Pathology and clinical chemistry.
Pathology and clinical chemistry were performed according to standard procedures. Samples of the livers were preserved in 10% buffered formalin. Subsequently, tissue samples were dehydrated and embedded in paraffin wax. The paraffin-embedded liver was sliced into 5-µm thick sections. These sections were stained with hematoxylin and eosin sections and used for histological examination by light microscopy. Blood analysis was focused on the measurement of the enzyme levels of aspartate aminotransferase (AST), alanine aminotransferase (ALT), triglycerides, and total bilirubin levels.
NMR sample preparation.
After collecting the urine samples, these samples were stored at 4°C on ice, centrifuged to remove solids, and filtered over cotton wool. Per sample, a volume of 1-ml urine was lyophilized overnight and dissolved in 1-ml 0.1M phosphate buffer (pH 7.0) using D2O as aqueous solvent. Trimethylsilyl-2,2,3,3-tetradeuteropropionic acid was added as an internal chemical-shift reference. NMR spectra were recorded within 24 up to 28 h after the collection of urine, as described in Schoonen et al. (2007).
NMR data analysis and principal component discriminant analysis.
The analysis of the NMR data was performed according to the procedure described by Schoonen et al. (2007). Data reduction was performed by eliminating peaks originating from the administered compound (parent and/or metabolites). Relevant biomarker signals were identified using the Procrustus Rotation method (Gower and Dijksterhuis, 2004; Héberger and Andrade, 2004).
Principal component discriminant analyses (PCDA) were performed on different subgroups of treated rats to study whether pathology class–specific effects could be identified. To this end, compounds belonging to one particular pathology group were clustered. Thus four groups were compared, i.e.,
- Control group, all control experiments.
- Necrosis group, including bromobenzene, paracetamol, CCl4, thioacetamide, isoniazid, and iproniazid.
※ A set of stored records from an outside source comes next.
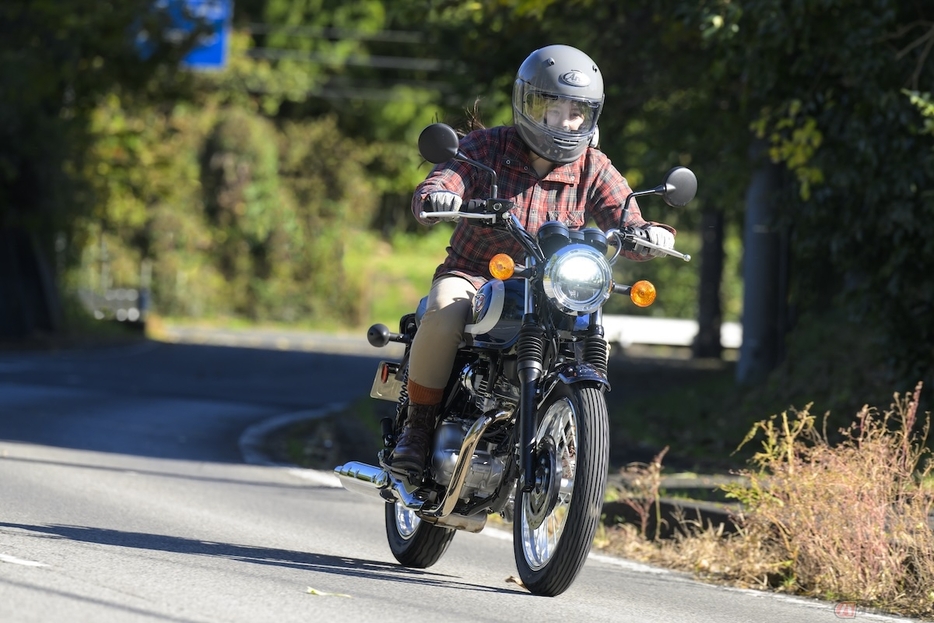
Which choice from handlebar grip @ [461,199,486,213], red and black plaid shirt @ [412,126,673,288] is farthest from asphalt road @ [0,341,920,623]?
handlebar grip @ [461,199,486,213]

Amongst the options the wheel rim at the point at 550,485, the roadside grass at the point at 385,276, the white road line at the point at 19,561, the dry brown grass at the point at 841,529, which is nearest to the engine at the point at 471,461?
the wheel rim at the point at 550,485

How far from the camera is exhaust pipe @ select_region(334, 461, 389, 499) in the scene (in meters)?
6.85

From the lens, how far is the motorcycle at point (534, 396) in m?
5.79

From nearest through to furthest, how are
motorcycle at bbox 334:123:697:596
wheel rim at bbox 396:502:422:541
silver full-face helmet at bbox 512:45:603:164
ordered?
1. motorcycle at bbox 334:123:697:596
2. silver full-face helmet at bbox 512:45:603:164
3. wheel rim at bbox 396:502:422:541

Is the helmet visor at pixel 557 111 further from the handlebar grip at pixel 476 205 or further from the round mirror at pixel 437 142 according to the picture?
the round mirror at pixel 437 142

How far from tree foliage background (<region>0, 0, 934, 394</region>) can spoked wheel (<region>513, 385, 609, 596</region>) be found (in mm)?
2028

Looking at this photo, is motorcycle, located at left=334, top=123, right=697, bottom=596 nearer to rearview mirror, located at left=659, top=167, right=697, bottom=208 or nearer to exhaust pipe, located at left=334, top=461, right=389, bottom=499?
rearview mirror, located at left=659, top=167, right=697, bottom=208

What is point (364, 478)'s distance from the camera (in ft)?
22.9

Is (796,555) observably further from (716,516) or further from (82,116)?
(82,116)

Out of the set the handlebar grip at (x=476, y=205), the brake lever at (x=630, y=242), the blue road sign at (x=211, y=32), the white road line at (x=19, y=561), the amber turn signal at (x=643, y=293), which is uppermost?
the blue road sign at (x=211, y=32)

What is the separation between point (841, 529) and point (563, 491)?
156 centimetres

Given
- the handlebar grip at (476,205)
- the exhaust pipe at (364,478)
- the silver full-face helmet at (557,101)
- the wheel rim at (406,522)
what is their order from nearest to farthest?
the handlebar grip at (476,205)
the silver full-face helmet at (557,101)
the exhaust pipe at (364,478)
the wheel rim at (406,522)

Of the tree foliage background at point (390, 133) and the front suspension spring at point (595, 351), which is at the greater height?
the tree foliage background at point (390, 133)

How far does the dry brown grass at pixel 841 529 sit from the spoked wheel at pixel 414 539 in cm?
135
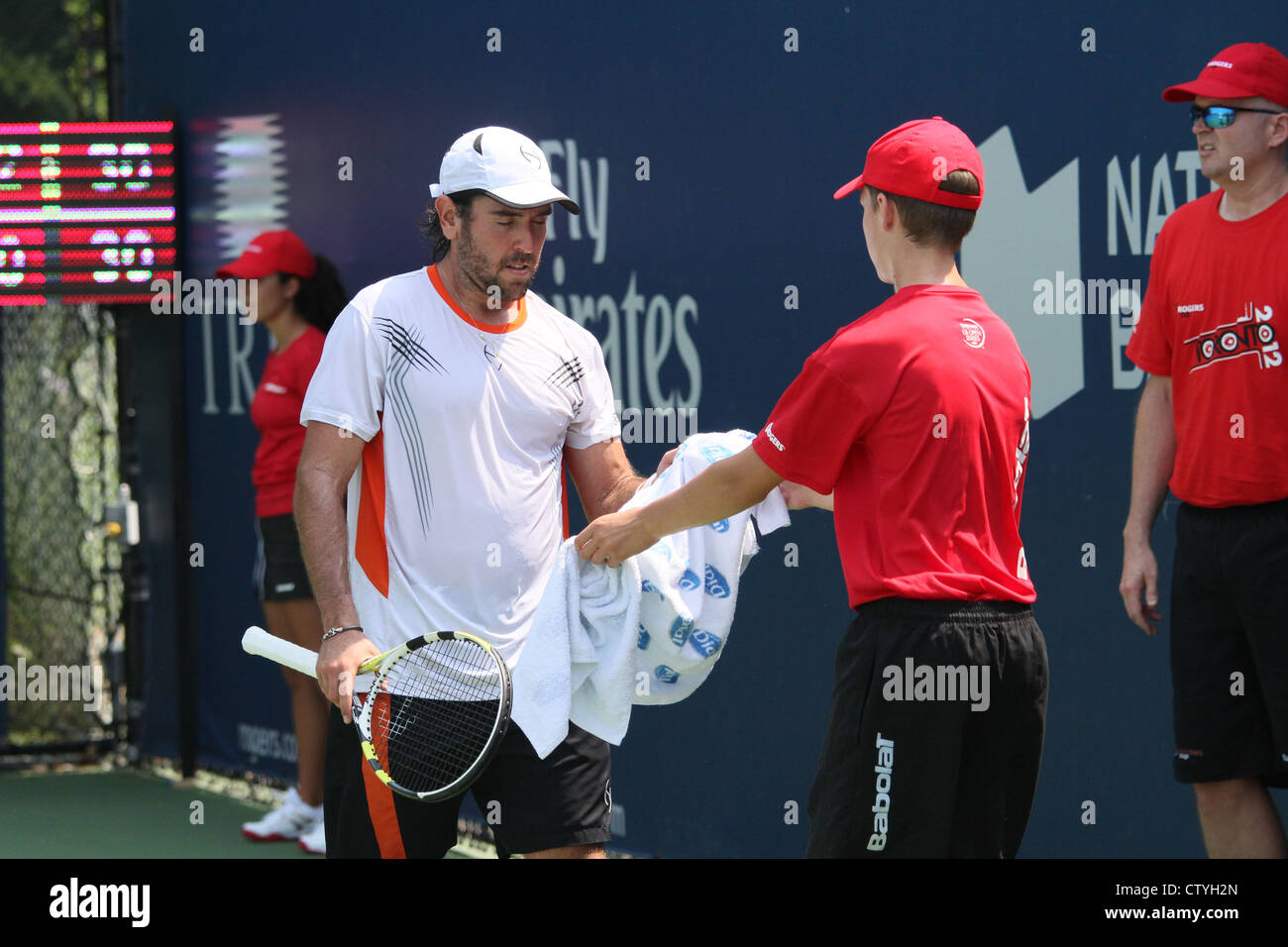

- Cholestasis group, including ANIT, chlorpromazine, ethinylestradiol, and methyltestosterone.
- Steatosis group, including phenobarbital and tetracycline.
- Ibuprofen formed a fifth group based on its markedly different effects in overall analysis.
The following analyses were performed:
- PCDA on all rats at first and second day of treatment with all compounds. No clustering was used in this calculation.
- PCDA on all rats at first and second day of treatment with all compounds. No clustering was used in the calculation. The extreme outliers in calculation A, i.e., ibuprofen and isoniazid were omitted to enable a more detailed analysis of the other compounds.
- PCDA on rats at first and second day of treatment with all compounds belonging to one pathology group with the controls included. This was performed for each pathology group as well as for ibuprofen alone.
- PCDA on all rats at first and second day of treatment with all compounds, using the clustering as described under the third bullet.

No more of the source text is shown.